Given exercise>
Pick out every line in the listing below that contains the string "vantage", treating uppercase and lowercase as different.

Supplied records>

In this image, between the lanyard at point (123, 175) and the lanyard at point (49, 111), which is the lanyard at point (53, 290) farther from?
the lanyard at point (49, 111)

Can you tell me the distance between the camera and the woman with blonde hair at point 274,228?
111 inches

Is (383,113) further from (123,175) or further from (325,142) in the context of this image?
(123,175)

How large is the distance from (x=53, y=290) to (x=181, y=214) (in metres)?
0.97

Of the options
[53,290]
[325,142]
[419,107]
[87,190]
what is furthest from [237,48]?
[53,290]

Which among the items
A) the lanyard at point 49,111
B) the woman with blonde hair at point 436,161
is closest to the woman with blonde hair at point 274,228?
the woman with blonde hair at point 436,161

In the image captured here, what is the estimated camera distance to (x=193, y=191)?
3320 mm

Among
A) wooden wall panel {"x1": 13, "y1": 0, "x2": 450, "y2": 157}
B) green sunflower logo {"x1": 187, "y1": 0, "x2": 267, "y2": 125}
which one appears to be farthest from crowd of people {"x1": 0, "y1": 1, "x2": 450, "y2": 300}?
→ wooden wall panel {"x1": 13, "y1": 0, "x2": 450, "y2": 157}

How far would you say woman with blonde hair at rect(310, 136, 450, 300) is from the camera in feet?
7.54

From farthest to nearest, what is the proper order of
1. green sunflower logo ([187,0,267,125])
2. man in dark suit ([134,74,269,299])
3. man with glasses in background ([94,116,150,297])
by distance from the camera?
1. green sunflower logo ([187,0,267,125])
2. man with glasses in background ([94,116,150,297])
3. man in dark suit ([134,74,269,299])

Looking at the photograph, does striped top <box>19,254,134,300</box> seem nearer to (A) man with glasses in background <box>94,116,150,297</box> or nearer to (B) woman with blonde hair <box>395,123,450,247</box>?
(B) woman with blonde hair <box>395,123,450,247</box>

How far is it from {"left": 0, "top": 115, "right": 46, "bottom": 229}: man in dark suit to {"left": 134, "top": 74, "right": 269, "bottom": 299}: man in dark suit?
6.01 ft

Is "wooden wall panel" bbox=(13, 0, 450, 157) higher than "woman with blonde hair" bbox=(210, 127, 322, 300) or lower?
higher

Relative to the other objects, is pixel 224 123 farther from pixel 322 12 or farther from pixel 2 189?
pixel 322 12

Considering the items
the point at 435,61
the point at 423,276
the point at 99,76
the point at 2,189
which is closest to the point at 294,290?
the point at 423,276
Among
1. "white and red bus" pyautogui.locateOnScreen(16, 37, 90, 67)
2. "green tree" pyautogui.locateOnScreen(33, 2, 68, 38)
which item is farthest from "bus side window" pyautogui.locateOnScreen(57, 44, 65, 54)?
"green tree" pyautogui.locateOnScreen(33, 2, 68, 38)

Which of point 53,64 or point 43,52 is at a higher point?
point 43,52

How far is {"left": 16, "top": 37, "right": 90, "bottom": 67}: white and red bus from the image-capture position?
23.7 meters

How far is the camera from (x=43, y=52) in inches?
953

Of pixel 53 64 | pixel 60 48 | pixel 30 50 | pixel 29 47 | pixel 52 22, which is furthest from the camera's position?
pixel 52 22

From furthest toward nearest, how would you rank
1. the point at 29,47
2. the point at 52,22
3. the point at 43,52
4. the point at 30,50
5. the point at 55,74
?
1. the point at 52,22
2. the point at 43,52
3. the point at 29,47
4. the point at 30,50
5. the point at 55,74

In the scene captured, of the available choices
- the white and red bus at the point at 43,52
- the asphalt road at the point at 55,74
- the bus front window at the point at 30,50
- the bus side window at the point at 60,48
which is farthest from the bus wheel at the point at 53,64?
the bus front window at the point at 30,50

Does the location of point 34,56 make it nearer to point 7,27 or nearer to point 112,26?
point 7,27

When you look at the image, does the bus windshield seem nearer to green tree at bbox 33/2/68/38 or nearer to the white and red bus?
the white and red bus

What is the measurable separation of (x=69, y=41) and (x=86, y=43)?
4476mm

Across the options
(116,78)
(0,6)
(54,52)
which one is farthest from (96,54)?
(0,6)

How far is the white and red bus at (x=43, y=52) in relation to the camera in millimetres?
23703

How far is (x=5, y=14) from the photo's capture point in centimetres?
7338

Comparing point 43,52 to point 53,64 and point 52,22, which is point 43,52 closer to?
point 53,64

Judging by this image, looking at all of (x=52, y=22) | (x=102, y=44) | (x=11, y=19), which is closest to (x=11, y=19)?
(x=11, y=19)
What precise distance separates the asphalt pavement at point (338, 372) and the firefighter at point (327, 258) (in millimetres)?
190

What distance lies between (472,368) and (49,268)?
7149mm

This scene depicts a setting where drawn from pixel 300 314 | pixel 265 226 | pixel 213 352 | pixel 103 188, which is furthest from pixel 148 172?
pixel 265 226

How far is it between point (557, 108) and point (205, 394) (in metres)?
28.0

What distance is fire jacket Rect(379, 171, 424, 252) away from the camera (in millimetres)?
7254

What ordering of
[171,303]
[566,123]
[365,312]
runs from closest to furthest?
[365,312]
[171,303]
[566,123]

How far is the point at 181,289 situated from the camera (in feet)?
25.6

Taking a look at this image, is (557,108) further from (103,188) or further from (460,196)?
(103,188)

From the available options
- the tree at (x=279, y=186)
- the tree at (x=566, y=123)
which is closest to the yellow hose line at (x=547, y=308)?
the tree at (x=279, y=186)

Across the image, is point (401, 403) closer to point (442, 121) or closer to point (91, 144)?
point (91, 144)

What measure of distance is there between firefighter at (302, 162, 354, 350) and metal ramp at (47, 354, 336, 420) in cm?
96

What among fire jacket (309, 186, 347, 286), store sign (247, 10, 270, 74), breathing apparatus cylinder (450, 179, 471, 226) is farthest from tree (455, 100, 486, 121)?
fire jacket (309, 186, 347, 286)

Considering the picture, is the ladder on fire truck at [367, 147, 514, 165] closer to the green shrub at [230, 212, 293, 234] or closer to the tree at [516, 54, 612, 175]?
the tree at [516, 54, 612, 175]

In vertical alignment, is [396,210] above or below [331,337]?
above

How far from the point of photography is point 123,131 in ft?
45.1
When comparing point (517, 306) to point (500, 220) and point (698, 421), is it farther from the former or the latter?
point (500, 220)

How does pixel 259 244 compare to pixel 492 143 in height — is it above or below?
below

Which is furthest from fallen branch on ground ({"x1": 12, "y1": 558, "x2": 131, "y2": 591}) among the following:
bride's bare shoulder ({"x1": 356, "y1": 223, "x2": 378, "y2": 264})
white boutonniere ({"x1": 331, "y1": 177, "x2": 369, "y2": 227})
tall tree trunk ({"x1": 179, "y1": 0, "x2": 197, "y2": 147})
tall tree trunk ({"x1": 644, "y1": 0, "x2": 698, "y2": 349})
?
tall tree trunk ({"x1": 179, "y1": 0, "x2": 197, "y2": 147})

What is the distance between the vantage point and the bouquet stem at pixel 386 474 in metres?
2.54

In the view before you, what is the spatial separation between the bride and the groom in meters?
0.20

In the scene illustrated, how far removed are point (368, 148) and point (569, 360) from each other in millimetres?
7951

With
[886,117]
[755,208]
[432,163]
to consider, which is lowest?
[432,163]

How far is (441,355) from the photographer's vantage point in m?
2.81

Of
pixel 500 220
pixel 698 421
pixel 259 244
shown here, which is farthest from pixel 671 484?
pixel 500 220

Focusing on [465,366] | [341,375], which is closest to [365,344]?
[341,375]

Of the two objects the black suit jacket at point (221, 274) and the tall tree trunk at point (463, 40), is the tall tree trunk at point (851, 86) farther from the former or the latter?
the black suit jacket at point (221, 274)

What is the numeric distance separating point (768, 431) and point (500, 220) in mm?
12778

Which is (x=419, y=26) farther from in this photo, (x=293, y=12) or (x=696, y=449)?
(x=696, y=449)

The response>
What is the distance between the vantage point and the bouquet stem at pixel 386 474 in metres?
How far is (441,355) from the photographer's vantage point in m?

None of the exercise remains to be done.